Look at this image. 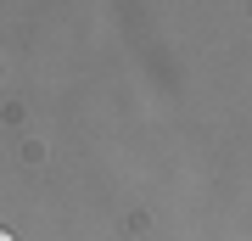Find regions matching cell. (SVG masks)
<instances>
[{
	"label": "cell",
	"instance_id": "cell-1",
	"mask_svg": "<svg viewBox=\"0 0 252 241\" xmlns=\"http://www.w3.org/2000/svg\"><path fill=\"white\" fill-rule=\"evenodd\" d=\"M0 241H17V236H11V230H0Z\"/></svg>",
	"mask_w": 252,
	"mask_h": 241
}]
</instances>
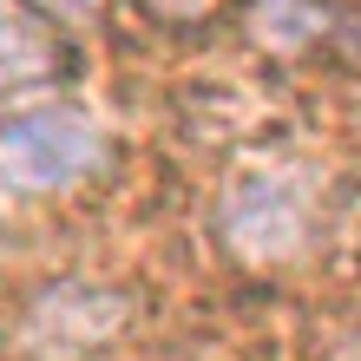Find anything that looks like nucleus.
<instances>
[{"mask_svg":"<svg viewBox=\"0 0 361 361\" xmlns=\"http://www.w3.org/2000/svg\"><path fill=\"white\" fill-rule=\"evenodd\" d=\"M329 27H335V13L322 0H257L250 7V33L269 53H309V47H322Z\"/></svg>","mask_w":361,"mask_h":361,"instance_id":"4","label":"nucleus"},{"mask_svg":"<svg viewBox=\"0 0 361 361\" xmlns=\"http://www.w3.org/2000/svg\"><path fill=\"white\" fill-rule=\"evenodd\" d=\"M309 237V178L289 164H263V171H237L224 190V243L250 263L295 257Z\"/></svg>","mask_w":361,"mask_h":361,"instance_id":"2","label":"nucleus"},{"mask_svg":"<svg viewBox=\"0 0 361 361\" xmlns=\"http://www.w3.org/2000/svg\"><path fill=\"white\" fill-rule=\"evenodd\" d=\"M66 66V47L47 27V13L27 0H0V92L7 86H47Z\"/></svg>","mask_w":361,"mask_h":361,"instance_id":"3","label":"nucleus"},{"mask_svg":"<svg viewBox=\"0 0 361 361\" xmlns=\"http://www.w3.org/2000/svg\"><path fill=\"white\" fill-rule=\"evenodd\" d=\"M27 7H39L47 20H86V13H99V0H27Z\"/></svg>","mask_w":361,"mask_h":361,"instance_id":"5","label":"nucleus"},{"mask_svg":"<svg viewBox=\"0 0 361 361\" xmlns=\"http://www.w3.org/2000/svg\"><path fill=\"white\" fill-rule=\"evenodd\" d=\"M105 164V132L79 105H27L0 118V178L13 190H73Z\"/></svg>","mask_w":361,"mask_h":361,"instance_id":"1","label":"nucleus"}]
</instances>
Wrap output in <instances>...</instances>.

...

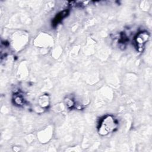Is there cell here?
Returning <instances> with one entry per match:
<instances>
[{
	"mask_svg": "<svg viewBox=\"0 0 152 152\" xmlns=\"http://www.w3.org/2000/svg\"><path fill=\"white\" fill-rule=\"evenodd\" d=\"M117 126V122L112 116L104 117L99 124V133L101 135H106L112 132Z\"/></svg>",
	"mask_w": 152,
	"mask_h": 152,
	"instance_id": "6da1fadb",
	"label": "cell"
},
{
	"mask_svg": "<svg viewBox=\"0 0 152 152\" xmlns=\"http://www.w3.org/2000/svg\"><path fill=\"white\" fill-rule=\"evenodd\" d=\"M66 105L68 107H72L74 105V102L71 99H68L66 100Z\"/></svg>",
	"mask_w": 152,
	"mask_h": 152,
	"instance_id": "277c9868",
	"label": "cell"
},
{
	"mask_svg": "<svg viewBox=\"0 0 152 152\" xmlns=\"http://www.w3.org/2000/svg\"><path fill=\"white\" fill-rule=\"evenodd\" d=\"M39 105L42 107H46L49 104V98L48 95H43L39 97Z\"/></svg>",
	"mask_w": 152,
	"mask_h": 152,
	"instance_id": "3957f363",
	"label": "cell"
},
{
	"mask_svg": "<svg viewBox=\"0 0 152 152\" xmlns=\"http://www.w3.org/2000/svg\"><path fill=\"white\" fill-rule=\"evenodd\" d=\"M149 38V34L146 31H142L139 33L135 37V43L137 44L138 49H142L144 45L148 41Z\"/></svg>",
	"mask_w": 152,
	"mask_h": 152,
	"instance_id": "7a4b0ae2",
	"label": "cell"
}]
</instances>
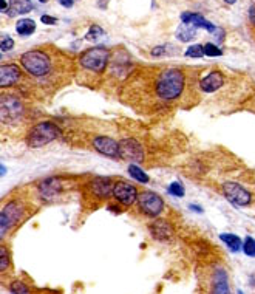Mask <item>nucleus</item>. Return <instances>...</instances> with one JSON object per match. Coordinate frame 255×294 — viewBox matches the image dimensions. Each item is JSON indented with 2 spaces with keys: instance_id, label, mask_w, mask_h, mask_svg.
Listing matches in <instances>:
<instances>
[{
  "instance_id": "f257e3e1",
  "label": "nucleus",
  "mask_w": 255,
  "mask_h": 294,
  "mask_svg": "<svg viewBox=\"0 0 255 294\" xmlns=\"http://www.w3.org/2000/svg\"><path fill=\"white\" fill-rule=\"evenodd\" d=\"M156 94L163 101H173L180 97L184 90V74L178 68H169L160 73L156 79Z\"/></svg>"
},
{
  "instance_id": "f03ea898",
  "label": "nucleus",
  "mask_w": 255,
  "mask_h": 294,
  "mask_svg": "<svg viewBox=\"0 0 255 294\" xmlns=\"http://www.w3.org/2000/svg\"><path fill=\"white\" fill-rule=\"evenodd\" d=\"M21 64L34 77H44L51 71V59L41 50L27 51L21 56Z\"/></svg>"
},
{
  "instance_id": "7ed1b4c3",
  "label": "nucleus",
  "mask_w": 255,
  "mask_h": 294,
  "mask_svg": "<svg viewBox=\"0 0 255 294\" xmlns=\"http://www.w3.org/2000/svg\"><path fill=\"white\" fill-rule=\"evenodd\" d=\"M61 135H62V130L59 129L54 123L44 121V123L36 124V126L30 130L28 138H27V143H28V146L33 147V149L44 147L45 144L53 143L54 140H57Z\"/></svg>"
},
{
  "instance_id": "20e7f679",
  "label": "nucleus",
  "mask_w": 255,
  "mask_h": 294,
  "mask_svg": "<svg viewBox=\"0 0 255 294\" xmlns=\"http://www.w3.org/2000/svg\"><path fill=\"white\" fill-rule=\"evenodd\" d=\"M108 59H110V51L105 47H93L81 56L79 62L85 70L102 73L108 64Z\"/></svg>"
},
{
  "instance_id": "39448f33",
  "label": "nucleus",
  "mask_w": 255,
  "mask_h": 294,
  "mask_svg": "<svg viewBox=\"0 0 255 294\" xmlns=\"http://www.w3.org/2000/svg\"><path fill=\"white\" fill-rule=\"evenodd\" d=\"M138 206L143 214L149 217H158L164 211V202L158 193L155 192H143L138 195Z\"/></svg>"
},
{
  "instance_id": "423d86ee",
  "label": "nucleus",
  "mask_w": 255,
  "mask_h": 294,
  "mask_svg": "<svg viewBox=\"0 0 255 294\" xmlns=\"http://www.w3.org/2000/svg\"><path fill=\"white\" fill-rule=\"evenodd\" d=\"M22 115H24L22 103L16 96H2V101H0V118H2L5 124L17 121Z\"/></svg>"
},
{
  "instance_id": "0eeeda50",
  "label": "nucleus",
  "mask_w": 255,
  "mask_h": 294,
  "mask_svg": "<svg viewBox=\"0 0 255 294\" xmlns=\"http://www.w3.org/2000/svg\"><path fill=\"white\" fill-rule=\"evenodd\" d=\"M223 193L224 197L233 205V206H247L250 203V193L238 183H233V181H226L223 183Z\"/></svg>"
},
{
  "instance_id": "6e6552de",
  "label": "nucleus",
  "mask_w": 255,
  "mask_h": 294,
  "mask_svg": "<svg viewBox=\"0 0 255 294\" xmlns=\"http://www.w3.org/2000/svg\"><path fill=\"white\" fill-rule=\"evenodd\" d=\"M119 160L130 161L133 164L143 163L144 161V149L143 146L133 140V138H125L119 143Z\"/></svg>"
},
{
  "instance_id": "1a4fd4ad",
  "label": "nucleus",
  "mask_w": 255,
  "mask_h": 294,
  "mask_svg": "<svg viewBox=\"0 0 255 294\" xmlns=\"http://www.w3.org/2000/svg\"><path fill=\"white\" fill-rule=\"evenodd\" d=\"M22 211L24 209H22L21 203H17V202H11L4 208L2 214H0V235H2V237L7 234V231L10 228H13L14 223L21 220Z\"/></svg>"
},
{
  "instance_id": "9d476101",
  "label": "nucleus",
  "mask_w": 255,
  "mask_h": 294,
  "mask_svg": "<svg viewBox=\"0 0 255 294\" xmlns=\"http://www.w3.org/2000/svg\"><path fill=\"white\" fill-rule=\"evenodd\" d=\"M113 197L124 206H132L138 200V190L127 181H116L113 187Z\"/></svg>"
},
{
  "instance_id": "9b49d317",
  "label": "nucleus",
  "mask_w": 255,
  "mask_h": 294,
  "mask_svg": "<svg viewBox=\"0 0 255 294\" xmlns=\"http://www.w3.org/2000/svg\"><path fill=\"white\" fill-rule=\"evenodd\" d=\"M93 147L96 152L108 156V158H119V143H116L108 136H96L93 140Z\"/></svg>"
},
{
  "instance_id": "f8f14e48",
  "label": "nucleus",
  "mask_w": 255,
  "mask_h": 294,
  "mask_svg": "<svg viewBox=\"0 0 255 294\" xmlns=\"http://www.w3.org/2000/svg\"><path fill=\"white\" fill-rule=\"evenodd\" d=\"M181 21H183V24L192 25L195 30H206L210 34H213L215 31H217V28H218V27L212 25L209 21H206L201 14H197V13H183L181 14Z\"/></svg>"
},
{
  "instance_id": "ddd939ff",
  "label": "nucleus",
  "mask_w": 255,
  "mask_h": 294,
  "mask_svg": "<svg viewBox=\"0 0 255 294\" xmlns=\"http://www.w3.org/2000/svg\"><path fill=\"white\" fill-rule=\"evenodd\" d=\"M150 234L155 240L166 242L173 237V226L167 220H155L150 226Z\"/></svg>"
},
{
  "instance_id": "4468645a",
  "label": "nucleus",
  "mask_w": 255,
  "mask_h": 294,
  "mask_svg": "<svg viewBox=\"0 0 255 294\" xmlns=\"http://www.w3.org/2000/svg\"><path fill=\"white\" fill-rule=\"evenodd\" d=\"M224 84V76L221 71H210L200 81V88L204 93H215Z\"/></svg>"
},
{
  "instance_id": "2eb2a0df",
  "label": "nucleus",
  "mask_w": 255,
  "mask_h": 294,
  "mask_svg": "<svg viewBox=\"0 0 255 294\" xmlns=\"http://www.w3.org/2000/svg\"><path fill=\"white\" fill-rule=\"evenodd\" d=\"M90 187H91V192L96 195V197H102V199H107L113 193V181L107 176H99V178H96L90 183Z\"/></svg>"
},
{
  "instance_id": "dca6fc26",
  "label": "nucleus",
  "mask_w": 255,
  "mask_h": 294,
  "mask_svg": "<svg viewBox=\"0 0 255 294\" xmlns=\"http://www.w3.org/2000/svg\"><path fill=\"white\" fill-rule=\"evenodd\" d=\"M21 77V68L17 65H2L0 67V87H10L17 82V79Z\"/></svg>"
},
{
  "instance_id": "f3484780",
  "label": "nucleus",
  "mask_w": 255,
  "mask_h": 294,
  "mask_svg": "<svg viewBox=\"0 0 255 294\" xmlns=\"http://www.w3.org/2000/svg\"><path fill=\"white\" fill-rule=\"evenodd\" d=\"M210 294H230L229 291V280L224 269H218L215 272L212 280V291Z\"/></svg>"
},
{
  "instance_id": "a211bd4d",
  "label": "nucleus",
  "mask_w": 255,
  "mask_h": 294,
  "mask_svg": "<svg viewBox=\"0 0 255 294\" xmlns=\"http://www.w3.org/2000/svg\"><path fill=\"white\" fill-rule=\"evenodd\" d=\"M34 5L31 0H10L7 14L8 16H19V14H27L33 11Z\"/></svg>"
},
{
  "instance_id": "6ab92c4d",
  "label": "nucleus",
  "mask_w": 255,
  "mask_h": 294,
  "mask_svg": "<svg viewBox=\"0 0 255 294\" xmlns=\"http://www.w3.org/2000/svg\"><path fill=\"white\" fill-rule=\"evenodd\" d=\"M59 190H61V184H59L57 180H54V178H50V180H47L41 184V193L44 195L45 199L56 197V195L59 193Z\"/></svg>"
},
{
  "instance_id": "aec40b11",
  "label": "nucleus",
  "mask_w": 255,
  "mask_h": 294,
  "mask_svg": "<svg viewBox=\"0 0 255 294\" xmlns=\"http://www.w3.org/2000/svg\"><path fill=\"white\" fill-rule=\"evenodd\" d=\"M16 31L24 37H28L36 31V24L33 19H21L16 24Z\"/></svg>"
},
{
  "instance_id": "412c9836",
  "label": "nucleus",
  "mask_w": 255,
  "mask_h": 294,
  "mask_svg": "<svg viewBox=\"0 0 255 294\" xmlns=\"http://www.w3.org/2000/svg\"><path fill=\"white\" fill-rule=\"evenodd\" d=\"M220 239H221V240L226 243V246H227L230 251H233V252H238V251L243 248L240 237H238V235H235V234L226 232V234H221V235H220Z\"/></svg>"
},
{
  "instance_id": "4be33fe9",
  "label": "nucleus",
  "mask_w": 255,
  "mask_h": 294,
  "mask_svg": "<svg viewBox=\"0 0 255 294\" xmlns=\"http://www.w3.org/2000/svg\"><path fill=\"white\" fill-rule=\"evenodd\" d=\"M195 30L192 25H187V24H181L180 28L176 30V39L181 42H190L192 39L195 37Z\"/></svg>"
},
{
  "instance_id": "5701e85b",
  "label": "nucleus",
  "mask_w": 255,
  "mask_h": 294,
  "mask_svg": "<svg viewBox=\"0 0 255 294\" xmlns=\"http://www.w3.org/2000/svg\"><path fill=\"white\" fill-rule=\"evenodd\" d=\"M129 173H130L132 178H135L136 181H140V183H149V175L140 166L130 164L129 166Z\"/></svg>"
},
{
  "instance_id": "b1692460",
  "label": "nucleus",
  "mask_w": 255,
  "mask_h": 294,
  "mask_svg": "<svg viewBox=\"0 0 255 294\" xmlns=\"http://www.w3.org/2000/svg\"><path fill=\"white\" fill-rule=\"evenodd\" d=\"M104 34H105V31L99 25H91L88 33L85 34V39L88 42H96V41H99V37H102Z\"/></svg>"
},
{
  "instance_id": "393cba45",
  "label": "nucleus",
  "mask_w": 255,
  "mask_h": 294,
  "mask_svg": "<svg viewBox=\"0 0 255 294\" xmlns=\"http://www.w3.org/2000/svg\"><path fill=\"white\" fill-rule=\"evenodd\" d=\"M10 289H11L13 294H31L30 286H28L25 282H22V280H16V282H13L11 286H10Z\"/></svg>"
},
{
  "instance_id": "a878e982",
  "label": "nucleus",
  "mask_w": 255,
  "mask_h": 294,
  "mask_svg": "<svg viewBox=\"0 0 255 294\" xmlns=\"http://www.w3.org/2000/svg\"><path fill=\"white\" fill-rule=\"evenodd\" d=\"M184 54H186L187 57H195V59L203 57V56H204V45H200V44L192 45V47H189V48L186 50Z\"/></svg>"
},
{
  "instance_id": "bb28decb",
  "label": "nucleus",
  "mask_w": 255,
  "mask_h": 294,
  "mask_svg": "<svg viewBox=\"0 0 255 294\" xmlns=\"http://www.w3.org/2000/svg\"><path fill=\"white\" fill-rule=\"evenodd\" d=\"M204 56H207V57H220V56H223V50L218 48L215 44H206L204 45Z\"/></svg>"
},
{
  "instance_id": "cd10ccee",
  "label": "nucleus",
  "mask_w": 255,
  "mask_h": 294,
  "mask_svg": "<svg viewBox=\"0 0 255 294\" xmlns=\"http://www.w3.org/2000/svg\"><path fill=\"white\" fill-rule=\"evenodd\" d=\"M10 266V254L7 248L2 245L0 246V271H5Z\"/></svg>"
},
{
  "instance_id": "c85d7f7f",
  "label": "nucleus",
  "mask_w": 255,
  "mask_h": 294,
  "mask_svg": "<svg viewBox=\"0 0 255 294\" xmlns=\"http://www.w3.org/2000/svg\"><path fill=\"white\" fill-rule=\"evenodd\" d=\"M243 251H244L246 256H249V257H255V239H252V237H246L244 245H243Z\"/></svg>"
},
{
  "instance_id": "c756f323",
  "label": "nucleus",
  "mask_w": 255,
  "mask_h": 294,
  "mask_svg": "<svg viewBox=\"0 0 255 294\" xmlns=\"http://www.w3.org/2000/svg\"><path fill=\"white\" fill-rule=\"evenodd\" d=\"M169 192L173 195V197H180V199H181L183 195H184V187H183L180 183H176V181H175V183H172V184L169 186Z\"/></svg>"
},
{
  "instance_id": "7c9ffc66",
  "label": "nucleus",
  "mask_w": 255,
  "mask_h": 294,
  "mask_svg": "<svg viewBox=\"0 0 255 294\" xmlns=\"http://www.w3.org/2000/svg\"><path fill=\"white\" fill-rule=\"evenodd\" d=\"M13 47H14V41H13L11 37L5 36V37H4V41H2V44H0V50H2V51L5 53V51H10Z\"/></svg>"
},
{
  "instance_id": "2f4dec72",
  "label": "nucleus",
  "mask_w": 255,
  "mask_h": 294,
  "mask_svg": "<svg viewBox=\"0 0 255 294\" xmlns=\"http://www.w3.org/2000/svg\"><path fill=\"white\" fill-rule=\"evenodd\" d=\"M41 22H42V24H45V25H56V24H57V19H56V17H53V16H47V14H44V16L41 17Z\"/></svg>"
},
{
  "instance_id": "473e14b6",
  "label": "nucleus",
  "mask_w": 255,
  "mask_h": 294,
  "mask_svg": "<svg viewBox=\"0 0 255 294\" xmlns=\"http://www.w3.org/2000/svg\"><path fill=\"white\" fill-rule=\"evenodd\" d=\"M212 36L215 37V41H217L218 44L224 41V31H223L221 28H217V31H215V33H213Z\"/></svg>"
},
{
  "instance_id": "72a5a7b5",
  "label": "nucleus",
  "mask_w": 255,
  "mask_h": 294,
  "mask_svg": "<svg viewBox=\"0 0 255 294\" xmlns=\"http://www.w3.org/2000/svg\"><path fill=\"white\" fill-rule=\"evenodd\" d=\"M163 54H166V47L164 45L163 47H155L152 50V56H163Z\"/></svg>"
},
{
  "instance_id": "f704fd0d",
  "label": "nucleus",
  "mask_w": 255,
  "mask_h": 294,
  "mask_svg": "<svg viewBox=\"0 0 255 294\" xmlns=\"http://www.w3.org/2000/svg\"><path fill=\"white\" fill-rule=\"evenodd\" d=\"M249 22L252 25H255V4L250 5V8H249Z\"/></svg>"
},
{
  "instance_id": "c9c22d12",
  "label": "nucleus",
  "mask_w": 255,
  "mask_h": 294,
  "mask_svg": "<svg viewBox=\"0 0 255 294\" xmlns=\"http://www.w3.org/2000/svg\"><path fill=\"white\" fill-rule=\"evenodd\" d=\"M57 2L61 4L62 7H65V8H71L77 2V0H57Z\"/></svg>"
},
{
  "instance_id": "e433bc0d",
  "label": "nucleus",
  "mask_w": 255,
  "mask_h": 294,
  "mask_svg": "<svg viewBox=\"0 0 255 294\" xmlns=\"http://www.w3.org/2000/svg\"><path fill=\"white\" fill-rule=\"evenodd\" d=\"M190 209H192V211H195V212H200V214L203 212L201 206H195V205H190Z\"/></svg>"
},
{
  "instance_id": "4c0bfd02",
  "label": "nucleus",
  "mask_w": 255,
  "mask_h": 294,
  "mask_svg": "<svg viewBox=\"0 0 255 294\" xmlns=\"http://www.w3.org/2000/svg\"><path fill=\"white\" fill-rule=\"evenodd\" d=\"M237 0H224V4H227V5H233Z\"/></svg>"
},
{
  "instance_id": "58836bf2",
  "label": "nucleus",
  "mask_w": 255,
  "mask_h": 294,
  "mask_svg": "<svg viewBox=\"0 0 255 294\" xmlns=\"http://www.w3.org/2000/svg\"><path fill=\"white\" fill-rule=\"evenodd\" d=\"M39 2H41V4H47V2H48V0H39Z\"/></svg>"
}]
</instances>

---

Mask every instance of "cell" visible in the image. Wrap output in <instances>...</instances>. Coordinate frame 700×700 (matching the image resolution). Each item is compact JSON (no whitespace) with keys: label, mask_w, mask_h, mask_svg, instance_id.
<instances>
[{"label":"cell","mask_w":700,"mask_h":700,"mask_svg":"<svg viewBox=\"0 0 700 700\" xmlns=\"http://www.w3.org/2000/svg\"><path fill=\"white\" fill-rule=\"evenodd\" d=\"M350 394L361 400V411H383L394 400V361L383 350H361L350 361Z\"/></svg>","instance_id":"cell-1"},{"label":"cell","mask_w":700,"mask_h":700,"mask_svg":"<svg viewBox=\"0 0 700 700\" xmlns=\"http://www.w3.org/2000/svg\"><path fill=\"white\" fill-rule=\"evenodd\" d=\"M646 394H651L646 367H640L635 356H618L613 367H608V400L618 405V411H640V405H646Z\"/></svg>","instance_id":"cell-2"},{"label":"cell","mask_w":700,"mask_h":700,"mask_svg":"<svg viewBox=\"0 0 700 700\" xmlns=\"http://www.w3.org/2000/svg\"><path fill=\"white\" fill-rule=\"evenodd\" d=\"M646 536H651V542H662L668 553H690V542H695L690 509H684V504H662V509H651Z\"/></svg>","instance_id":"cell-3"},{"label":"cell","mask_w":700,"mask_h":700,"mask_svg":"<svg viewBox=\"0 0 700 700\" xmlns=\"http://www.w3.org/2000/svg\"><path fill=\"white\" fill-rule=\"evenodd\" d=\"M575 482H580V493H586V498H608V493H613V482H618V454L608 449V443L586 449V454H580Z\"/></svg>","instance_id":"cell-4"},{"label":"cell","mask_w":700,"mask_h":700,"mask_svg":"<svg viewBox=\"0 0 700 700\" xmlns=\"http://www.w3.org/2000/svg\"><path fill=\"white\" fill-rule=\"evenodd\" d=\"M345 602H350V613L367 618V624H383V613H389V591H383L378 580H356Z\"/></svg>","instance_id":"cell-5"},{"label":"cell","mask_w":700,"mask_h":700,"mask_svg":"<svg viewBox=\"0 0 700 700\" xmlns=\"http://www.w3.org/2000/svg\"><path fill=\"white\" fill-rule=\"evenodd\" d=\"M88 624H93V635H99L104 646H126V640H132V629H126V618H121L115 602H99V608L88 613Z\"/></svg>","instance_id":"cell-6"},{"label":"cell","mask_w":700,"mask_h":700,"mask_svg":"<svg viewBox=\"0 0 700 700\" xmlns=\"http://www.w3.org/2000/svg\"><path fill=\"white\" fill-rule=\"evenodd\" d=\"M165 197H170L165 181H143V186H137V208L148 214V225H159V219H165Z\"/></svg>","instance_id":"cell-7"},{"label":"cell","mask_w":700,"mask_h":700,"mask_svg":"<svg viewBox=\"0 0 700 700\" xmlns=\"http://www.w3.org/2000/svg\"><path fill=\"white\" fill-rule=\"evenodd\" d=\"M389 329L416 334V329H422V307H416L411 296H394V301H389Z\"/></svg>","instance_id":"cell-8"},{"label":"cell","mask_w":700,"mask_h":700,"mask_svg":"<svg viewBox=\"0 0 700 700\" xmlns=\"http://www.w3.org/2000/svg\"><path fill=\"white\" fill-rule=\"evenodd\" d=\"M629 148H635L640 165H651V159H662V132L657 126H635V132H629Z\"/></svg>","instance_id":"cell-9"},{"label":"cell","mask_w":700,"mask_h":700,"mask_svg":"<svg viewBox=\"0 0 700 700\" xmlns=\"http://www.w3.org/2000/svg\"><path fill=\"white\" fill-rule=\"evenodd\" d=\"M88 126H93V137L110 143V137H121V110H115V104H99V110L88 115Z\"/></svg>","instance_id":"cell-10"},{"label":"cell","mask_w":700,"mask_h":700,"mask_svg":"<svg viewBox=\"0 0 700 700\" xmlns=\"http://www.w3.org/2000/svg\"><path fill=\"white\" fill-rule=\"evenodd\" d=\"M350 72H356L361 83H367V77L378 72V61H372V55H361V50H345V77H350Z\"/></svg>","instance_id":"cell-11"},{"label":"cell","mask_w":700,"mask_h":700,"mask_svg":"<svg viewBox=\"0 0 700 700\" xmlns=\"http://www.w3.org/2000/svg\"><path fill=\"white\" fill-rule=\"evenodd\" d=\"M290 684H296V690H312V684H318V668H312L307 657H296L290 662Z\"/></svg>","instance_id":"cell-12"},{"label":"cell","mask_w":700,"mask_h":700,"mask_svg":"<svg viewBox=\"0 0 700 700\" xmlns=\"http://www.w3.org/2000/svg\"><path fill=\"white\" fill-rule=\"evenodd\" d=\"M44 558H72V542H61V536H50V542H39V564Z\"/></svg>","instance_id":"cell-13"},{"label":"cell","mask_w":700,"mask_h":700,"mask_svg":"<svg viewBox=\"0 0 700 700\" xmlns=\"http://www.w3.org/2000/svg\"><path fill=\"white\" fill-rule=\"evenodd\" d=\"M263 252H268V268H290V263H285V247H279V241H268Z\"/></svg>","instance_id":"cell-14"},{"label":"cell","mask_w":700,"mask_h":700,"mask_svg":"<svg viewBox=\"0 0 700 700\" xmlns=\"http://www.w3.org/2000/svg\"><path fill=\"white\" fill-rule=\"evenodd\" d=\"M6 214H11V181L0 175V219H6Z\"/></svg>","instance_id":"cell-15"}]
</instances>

**INSTRUCTIONS FOR THE TASK:**
Pull out each line of the entries above that contains the string "Wrap".

**IN RESPONSE:**
Wrap output in <instances>...</instances>.
Mask every instance of "cell" visible in the image. Wrap output in <instances>...</instances>. Coordinate frame 700×700 (matching the image resolution). Each item is compact JSON (no whitespace) with keys: label, mask_w, mask_h, mask_svg, instance_id.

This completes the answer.